Comme un mouvement de masse qui boycotterait peu à peu pétrole et charbon.
Il y a énormément de pollueurs qui revendiquent leur "droit à polluer" comme un "droit à détruire." On ne lutte pas contre des enfants de cœur, mais bien contre des cinglés égoïstes qui se foutent de nos gueules, c'est clair. Même si cet argument du "droit à polluer" est détestable, je pense qu'on est à un tournant majeur de l'histoire où les "grandes quêtes humanistes" ne sont plus une priorité.
Il faut aller vers un nouveau modèle à part entière.

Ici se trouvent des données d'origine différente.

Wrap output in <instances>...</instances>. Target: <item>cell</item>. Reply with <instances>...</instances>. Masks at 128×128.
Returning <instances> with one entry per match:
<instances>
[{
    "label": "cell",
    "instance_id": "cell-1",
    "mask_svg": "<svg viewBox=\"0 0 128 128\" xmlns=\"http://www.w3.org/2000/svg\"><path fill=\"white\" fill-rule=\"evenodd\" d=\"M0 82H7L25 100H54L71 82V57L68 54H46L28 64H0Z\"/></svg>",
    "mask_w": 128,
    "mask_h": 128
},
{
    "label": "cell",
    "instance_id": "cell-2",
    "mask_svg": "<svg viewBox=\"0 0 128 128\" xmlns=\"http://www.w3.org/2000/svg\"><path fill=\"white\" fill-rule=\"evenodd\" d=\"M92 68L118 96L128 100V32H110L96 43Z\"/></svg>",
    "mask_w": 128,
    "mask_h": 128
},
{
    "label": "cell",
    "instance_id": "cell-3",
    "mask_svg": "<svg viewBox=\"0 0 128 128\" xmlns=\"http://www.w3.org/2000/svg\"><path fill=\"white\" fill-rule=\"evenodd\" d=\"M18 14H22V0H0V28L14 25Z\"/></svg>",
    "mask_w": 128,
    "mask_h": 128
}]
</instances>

Les Américains, par exemple, refusaient de signer un contrat qui les obligerait à retourner devant le congrès pour voter la loi car une large majorité de députés "républicains," la droite, sont profondément engagés pour le pétrole. Si les gouvernements commençaient à discriminer tous les producteurs de pétrole au profit des "énergies vertes," on aurait déjà une véritable rupture avec les anciennes coutumes. Si les pays les plus touchés (les îles par exemple) se fâchaient de plus en plus fort, il y aurait alors un risque monumental de guerre à favoriser le pétrole, donc ce ne serait plus un "droit à détruire" mais carrément une déclaration de guerre à l'encontre des populations (le regard sur la situation changerait).

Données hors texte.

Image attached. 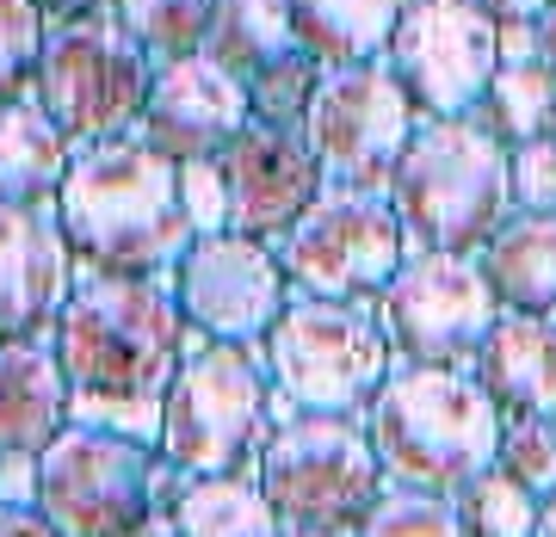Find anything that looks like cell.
Returning a JSON list of instances; mask_svg holds the SVG:
<instances>
[{
	"label": "cell",
	"mask_w": 556,
	"mask_h": 537,
	"mask_svg": "<svg viewBox=\"0 0 556 537\" xmlns=\"http://www.w3.org/2000/svg\"><path fill=\"white\" fill-rule=\"evenodd\" d=\"M167 279L186 309V328L199 340H223V346H260L273 334V321L285 316V303L298 297L278 266V247L229 235V229L199 235Z\"/></svg>",
	"instance_id": "obj_14"
},
{
	"label": "cell",
	"mask_w": 556,
	"mask_h": 537,
	"mask_svg": "<svg viewBox=\"0 0 556 537\" xmlns=\"http://www.w3.org/2000/svg\"><path fill=\"white\" fill-rule=\"evenodd\" d=\"M538 513H544V500L526 495L501 463L495 470H482V476L457 495V519H464V532L470 537H532Z\"/></svg>",
	"instance_id": "obj_28"
},
{
	"label": "cell",
	"mask_w": 556,
	"mask_h": 537,
	"mask_svg": "<svg viewBox=\"0 0 556 537\" xmlns=\"http://www.w3.org/2000/svg\"><path fill=\"white\" fill-rule=\"evenodd\" d=\"M532 537H556V495L544 500V513H538V532Z\"/></svg>",
	"instance_id": "obj_40"
},
{
	"label": "cell",
	"mask_w": 556,
	"mask_h": 537,
	"mask_svg": "<svg viewBox=\"0 0 556 537\" xmlns=\"http://www.w3.org/2000/svg\"><path fill=\"white\" fill-rule=\"evenodd\" d=\"M179 199H186L192 235H223L229 229V199H223L217 161H179Z\"/></svg>",
	"instance_id": "obj_34"
},
{
	"label": "cell",
	"mask_w": 556,
	"mask_h": 537,
	"mask_svg": "<svg viewBox=\"0 0 556 537\" xmlns=\"http://www.w3.org/2000/svg\"><path fill=\"white\" fill-rule=\"evenodd\" d=\"M501 470L526 495L551 500L556 495V420H501Z\"/></svg>",
	"instance_id": "obj_31"
},
{
	"label": "cell",
	"mask_w": 556,
	"mask_h": 537,
	"mask_svg": "<svg viewBox=\"0 0 556 537\" xmlns=\"http://www.w3.org/2000/svg\"><path fill=\"white\" fill-rule=\"evenodd\" d=\"M68 378L50 340H0V451L43 458L68 433Z\"/></svg>",
	"instance_id": "obj_19"
},
{
	"label": "cell",
	"mask_w": 556,
	"mask_h": 537,
	"mask_svg": "<svg viewBox=\"0 0 556 537\" xmlns=\"http://www.w3.org/2000/svg\"><path fill=\"white\" fill-rule=\"evenodd\" d=\"M285 537H340V532H285Z\"/></svg>",
	"instance_id": "obj_42"
},
{
	"label": "cell",
	"mask_w": 556,
	"mask_h": 537,
	"mask_svg": "<svg viewBox=\"0 0 556 537\" xmlns=\"http://www.w3.org/2000/svg\"><path fill=\"white\" fill-rule=\"evenodd\" d=\"M149 80H155V62L124 38L112 13H100V20L50 25L38 75H31V100L62 124V137L75 149H93L112 137H137Z\"/></svg>",
	"instance_id": "obj_9"
},
{
	"label": "cell",
	"mask_w": 556,
	"mask_h": 537,
	"mask_svg": "<svg viewBox=\"0 0 556 537\" xmlns=\"http://www.w3.org/2000/svg\"><path fill=\"white\" fill-rule=\"evenodd\" d=\"M68 167H75V142L31 93L0 105V199L56 204Z\"/></svg>",
	"instance_id": "obj_21"
},
{
	"label": "cell",
	"mask_w": 556,
	"mask_h": 537,
	"mask_svg": "<svg viewBox=\"0 0 556 537\" xmlns=\"http://www.w3.org/2000/svg\"><path fill=\"white\" fill-rule=\"evenodd\" d=\"M211 13H217V0H112V20L155 68L199 56L211 43Z\"/></svg>",
	"instance_id": "obj_26"
},
{
	"label": "cell",
	"mask_w": 556,
	"mask_h": 537,
	"mask_svg": "<svg viewBox=\"0 0 556 537\" xmlns=\"http://www.w3.org/2000/svg\"><path fill=\"white\" fill-rule=\"evenodd\" d=\"M50 210L75 247L80 272L167 279L186 259V247L199 241L186 199H179V161H167L142 137L75 149V167Z\"/></svg>",
	"instance_id": "obj_1"
},
{
	"label": "cell",
	"mask_w": 556,
	"mask_h": 537,
	"mask_svg": "<svg viewBox=\"0 0 556 537\" xmlns=\"http://www.w3.org/2000/svg\"><path fill=\"white\" fill-rule=\"evenodd\" d=\"M477 7H482V20L501 31V25H538L551 0H477Z\"/></svg>",
	"instance_id": "obj_37"
},
{
	"label": "cell",
	"mask_w": 556,
	"mask_h": 537,
	"mask_svg": "<svg viewBox=\"0 0 556 537\" xmlns=\"http://www.w3.org/2000/svg\"><path fill=\"white\" fill-rule=\"evenodd\" d=\"M38 495H43V458L0 451V507H38Z\"/></svg>",
	"instance_id": "obj_35"
},
{
	"label": "cell",
	"mask_w": 556,
	"mask_h": 537,
	"mask_svg": "<svg viewBox=\"0 0 556 537\" xmlns=\"http://www.w3.org/2000/svg\"><path fill=\"white\" fill-rule=\"evenodd\" d=\"M186 482L155 445L124 433L75 426L43 451V495L38 507L68 537H142L149 525L174 519Z\"/></svg>",
	"instance_id": "obj_8"
},
{
	"label": "cell",
	"mask_w": 556,
	"mask_h": 537,
	"mask_svg": "<svg viewBox=\"0 0 556 537\" xmlns=\"http://www.w3.org/2000/svg\"><path fill=\"white\" fill-rule=\"evenodd\" d=\"M298 43V20H291V0H217L211 13V56L223 68H236L241 80L254 75L260 62H273L278 50Z\"/></svg>",
	"instance_id": "obj_25"
},
{
	"label": "cell",
	"mask_w": 556,
	"mask_h": 537,
	"mask_svg": "<svg viewBox=\"0 0 556 537\" xmlns=\"http://www.w3.org/2000/svg\"><path fill=\"white\" fill-rule=\"evenodd\" d=\"M470 378L489 389L501 420H556V316H501Z\"/></svg>",
	"instance_id": "obj_18"
},
{
	"label": "cell",
	"mask_w": 556,
	"mask_h": 537,
	"mask_svg": "<svg viewBox=\"0 0 556 537\" xmlns=\"http://www.w3.org/2000/svg\"><path fill=\"white\" fill-rule=\"evenodd\" d=\"M365 433L390 488L415 495L457 500L501 458V408L470 371L396 365L365 408Z\"/></svg>",
	"instance_id": "obj_3"
},
{
	"label": "cell",
	"mask_w": 556,
	"mask_h": 537,
	"mask_svg": "<svg viewBox=\"0 0 556 537\" xmlns=\"http://www.w3.org/2000/svg\"><path fill=\"white\" fill-rule=\"evenodd\" d=\"M266 365V383L278 396V414H334V420H365L396 353L383 340L378 309L365 303H321V297H291L273 334L254 346Z\"/></svg>",
	"instance_id": "obj_6"
},
{
	"label": "cell",
	"mask_w": 556,
	"mask_h": 537,
	"mask_svg": "<svg viewBox=\"0 0 556 537\" xmlns=\"http://www.w3.org/2000/svg\"><path fill=\"white\" fill-rule=\"evenodd\" d=\"M383 62L420 118H470L501 68V43L477 0H408Z\"/></svg>",
	"instance_id": "obj_13"
},
{
	"label": "cell",
	"mask_w": 556,
	"mask_h": 537,
	"mask_svg": "<svg viewBox=\"0 0 556 537\" xmlns=\"http://www.w3.org/2000/svg\"><path fill=\"white\" fill-rule=\"evenodd\" d=\"M507 192L514 210H556V142H526L507 149Z\"/></svg>",
	"instance_id": "obj_33"
},
{
	"label": "cell",
	"mask_w": 556,
	"mask_h": 537,
	"mask_svg": "<svg viewBox=\"0 0 556 537\" xmlns=\"http://www.w3.org/2000/svg\"><path fill=\"white\" fill-rule=\"evenodd\" d=\"M80 266L50 204L0 199V340H50Z\"/></svg>",
	"instance_id": "obj_17"
},
{
	"label": "cell",
	"mask_w": 556,
	"mask_h": 537,
	"mask_svg": "<svg viewBox=\"0 0 556 537\" xmlns=\"http://www.w3.org/2000/svg\"><path fill=\"white\" fill-rule=\"evenodd\" d=\"M248 124H254L248 80L236 68H223L211 50H199V56H179L155 68L137 137L149 149H161L167 161H217Z\"/></svg>",
	"instance_id": "obj_16"
},
{
	"label": "cell",
	"mask_w": 556,
	"mask_h": 537,
	"mask_svg": "<svg viewBox=\"0 0 556 537\" xmlns=\"http://www.w3.org/2000/svg\"><path fill=\"white\" fill-rule=\"evenodd\" d=\"M470 118H477L495 142H507V149L544 142L551 124H556V75L544 62H501Z\"/></svg>",
	"instance_id": "obj_24"
},
{
	"label": "cell",
	"mask_w": 556,
	"mask_h": 537,
	"mask_svg": "<svg viewBox=\"0 0 556 537\" xmlns=\"http://www.w3.org/2000/svg\"><path fill=\"white\" fill-rule=\"evenodd\" d=\"M353 537H470V532H464V519H457V500L390 488Z\"/></svg>",
	"instance_id": "obj_29"
},
{
	"label": "cell",
	"mask_w": 556,
	"mask_h": 537,
	"mask_svg": "<svg viewBox=\"0 0 556 537\" xmlns=\"http://www.w3.org/2000/svg\"><path fill=\"white\" fill-rule=\"evenodd\" d=\"M43 38H50V25H43V13L31 0H0V105L31 93Z\"/></svg>",
	"instance_id": "obj_30"
},
{
	"label": "cell",
	"mask_w": 556,
	"mask_h": 537,
	"mask_svg": "<svg viewBox=\"0 0 556 537\" xmlns=\"http://www.w3.org/2000/svg\"><path fill=\"white\" fill-rule=\"evenodd\" d=\"M371 309L396 365H433V371H470L489 328L501 321L477 254H408V266Z\"/></svg>",
	"instance_id": "obj_12"
},
{
	"label": "cell",
	"mask_w": 556,
	"mask_h": 537,
	"mask_svg": "<svg viewBox=\"0 0 556 537\" xmlns=\"http://www.w3.org/2000/svg\"><path fill=\"white\" fill-rule=\"evenodd\" d=\"M43 13V25H75V20H100L112 13V0H31Z\"/></svg>",
	"instance_id": "obj_38"
},
{
	"label": "cell",
	"mask_w": 556,
	"mask_h": 537,
	"mask_svg": "<svg viewBox=\"0 0 556 537\" xmlns=\"http://www.w3.org/2000/svg\"><path fill=\"white\" fill-rule=\"evenodd\" d=\"M415 254H477L514 217L507 142L477 118H427L383 186Z\"/></svg>",
	"instance_id": "obj_4"
},
{
	"label": "cell",
	"mask_w": 556,
	"mask_h": 537,
	"mask_svg": "<svg viewBox=\"0 0 556 537\" xmlns=\"http://www.w3.org/2000/svg\"><path fill=\"white\" fill-rule=\"evenodd\" d=\"M402 13H408V0H291L298 43L321 62V68L383 62Z\"/></svg>",
	"instance_id": "obj_22"
},
{
	"label": "cell",
	"mask_w": 556,
	"mask_h": 537,
	"mask_svg": "<svg viewBox=\"0 0 556 537\" xmlns=\"http://www.w3.org/2000/svg\"><path fill=\"white\" fill-rule=\"evenodd\" d=\"M179 537H285V519L254 476H192L174 507Z\"/></svg>",
	"instance_id": "obj_23"
},
{
	"label": "cell",
	"mask_w": 556,
	"mask_h": 537,
	"mask_svg": "<svg viewBox=\"0 0 556 537\" xmlns=\"http://www.w3.org/2000/svg\"><path fill=\"white\" fill-rule=\"evenodd\" d=\"M260 495L273 500L285 532H340L353 537L371 507L390 495L365 420L334 414H278L273 438L254 463Z\"/></svg>",
	"instance_id": "obj_7"
},
{
	"label": "cell",
	"mask_w": 556,
	"mask_h": 537,
	"mask_svg": "<svg viewBox=\"0 0 556 537\" xmlns=\"http://www.w3.org/2000/svg\"><path fill=\"white\" fill-rule=\"evenodd\" d=\"M75 426H100V433H124L137 445L161 451V401L155 396H75L68 401Z\"/></svg>",
	"instance_id": "obj_32"
},
{
	"label": "cell",
	"mask_w": 556,
	"mask_h": 537,
	"mask_svg": "<svg viewBox=\"0 0 556 537\" xmlns=\"http://www.w3.org/2000/svg\"><path fill=\"white\" fill-rule=\"evenodd\" d=\"M50 346L75 396H167L199 334L186 328L174 279L80 272L62 303Z\"/></svg>",
	"instance_id": "obj_2"
},
{
	"label": "cell",
	"mask_w": 556,
	"mask_h": 537,
	"mask_svg": "<svg viewBox=\"0 0 556 537\" xmlns=\"http://www.w3.org/2000/svg\"><path fill=\"white\" fill-rule=\"evenodd\" d=\"M408 235H402L396 210L383 192H340L328 186L309 217L278 241V266L298 297L321 303H371L390 291L402 266H408Z\"/></svg>",
	"instance_id": "obj_10"
},
{
	"label": "cell",
	"mask_w": 556,
	"mask_h": 537,
	"mask_svg": "<svg viewBox=\"0 0 556 537\" xmlns=\"http://www.w3.org/2000/svg\"><path fill=\"white\" fill-rule=\"evenodd\" d=\"M551 142H556V124H551Z\"/></svg>",
	"instance_id": "obj_43"
},
{
	"label": "cell",
	"mask_w": 556,
	"mask_h": 537,
	"mask_svg": "<svg viewBox=\"0 0 556 537\" xmlns=\"http://www.w3.org/2000/svg\"><path fill=\"white\" fill-rule=\"evenodd\" d=\"M217 174L229 199V235L266 241V247H278L328 192L316 149L303 142V130H285V124H248L217 155Z\"/></svg>",
	"instance_id": "obj_15"
},
{
	"label": "cell",
	"mask_w": 556,
	"mask_h": 537,
	"mask_svg": "<svg viewBox=\"0 0 556 537\" xmlns=\"http://www.w3.org/2000/svg\"><path fill=\"white\" fill-rule=\"evenodd\" d=\"M0 537H68L43 507H0Z\"/></svg>",
	"instance_id": "obj_36"
},
{
	"label": "cell",
	"mask_w": 556,
	"mask_h": 537,
	"mask_svg": "<svg viewBox=\"0 0 556 537\" xmlns=\"http://www.w3.org/2000/svg\"><path fill=\"white\" fill-rule=\"evenodd\" d=\"M142 537H179V532H174V519H161V525H149Z\"/></svg>",
	"instance_id": "obj_41"
},
{
	"label": "cell",
	"mask_w": 556,
	"mask_h": 537,
	"mask_svg": "<svg viewBox=\"0 0 556 537\" xmlns=\"http://www.w3.org/2000/svg\"><path fill=\"white\" fill-rule=\"evenodd\" d=\"M278 396L254 346L199 340L161 396V458L179 476H254Z\"/></svg>",
	"instance_id": "obj_5"
},
{
	"label": "cell",
	"mask_w": 556,
	"mask_h": 537,
	"mask_svg": "<svg viewBox=\"0 0 556 537\" xmlns=\"http://www.w3.org/2000/svg\"><path fill=\"white\" fill-rule=\"evenodd\" d=\"M420 124L427 118L402 93L390 62H353V68H328L321 75L316 105L303 118V142L316 149L328 186H340V192H383Z\"/></svg>",
	"instance_id": "obj_11"
},
{
	"label": "cell",
	"mask_w": 556,
	"mask_h": 537,
	"mask_svg": "<svg viewBox=\"0 0 556 537\" xmlns=\"http://www.w3.org/2000/svg\"><path fill=\"white\" fill-rule=\"evenodd\" d=\"M501 316H556V210H514L477 247Z\"/></svg>",
	"instance_id": "obj_20"
},
{
	"label": "cell",
	"mask_w": 556,
	"mask_h": 537,
	"mask_svg": "<svg viewBox=\"0 0 556 537\" xmlns=\"http://www.w3.org/2000/svg\"><path fill=\"white\" fill-rule=\"evenodd\" d=\"M321 68L303 43L278 50L273 62H260L248 75V105H254V124H285V130H303L309 105H316V87H321Z\"/></svg>",
	"instance_id": "obj_27"
},
{
	"label": "cell",
	"mask_w": 556,
	"mask_h": 537,
	"mask_svg": "<svg viewBox=\"0 0 556 537\" xmlns=\"http://www.w3.org/2000/svg\"><path fill=\"white\" fill-rule=\"evenodd\" d=\"M538 62L556 75V0L544 7V20H538Z\"/></svg>",
	"instance_id": "obj_39"
}]
</instances>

Après, en ce qui concerne notre modèle économique, j'aimerais en changer, aller vers autre chose, mais si on en changeait aujourd'hui même, d'un seul coup, sans réflexion préalable, il n'y aurait plus aucune régulation, difficile de voir en quoi ça discriminerait le pétrole qui aspire justement à une dérégulation massive. Nos règles, elles peuvent permettre d'interdire certaines habitudes (comme le plastique, la pêche industrielle, la pollution des cours d'eau, même si on en est encore loin).
Il faut donc changer de modèle pas à pas, progressivement, si on veut pouvoir maîtriser cette nouveauté.